DIY Mould Removal vs Professional: When to Call an Expert
Related service: Mould Removal
DIY Mould Removal vs Professional: When to Call an Expert
Some mould jobs you can handle yourself. Some you really can’t. Knowing which is which saves you money either way.
We’re not going to tell you that every mould problem needs a professional. That would be dishonest. But we are going to be straight about where the line is, because getting it wrong costs more than getting it right.
When DIY Is Fine
If all of these are true, go ahead and sort it yourself:
- The mould covers less than 1 square metre (roughly the size of a large chopping board)
- It’s on a hard, non-porous surface (tiles, glass, painted metal, sealed wood)
- It’s in a room you can ventilate while cleaning
- Nobody in the household has respiratory conditions or a weakened immune system
How to do it properly. Wear rubber gloves and an FFP3 mask. Open the window. Use a proper fungicidal spray (not bleach). Apply it, leave it for the recommended time, then wipe with a disposable cloth. Bag the cloth and bin it. Let the surface dry completely.
After cleaning, fix why the mould appeared. Usually that means improving ventilation. Our condensation prevention guide covers the practical steps.
That’s it. No drama. About £10 in materials and half an hour of your time.
When You Need a Professional
Any of these? Call someone.
The area is bigger than 1 square metre. Once mould reaches this size, the spore load in the air is significant. Disturbing it without proper containment and air filtration spreads it to other rooms. You’ll create three problems while trying to fix one.
It’s on porous materials. Plasterboard, wallpaper, untreated wood, carpet, soft furnishings. Mould grows into these materials. You can clean the surface and it looks fine. Two weeks later, it’s back. Because the roots (hyphae) are still embedded in the material. The contaminated material needs removing, not cleaning.
It keeps coming back. If you’ve cleaned the same spot three times in six months, surface cleaning isn’t working. Either the moisture source isn’t fixed, or the mould has established deeper than you think. Probably both.
You can smell it but can’t see it. Hidden mould is common. Behind dry lining, under flooring, inside wall cavities.

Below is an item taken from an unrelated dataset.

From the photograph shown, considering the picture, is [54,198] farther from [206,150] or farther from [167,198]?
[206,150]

If you can smell that musty, damp odour but there’s no visible mould, it’s hiding. And finding it requires moisture meters, thermal imaging, and sometimes opening up surfaces. Not a DIY job.
Health symptoms are present. If anyone in the household is coughing, wheezing, or having allergic reactions, speed matters. Professional remediation with proper containment stops exposure immediately. The health risks of mould exposure are well documented and serious.
After flooding or major water damage. Mould can start growing within 24-48 hours of a flood. It spreads fast through saturated materials and can be behind walls before you see anything on the surface. We’ve covered mould after flooding in detail.
Hidden Risks of DIY on Serious Mould
The truth is, most people who attempt DIY on serious mould make things worse. Here’s what we see regularly.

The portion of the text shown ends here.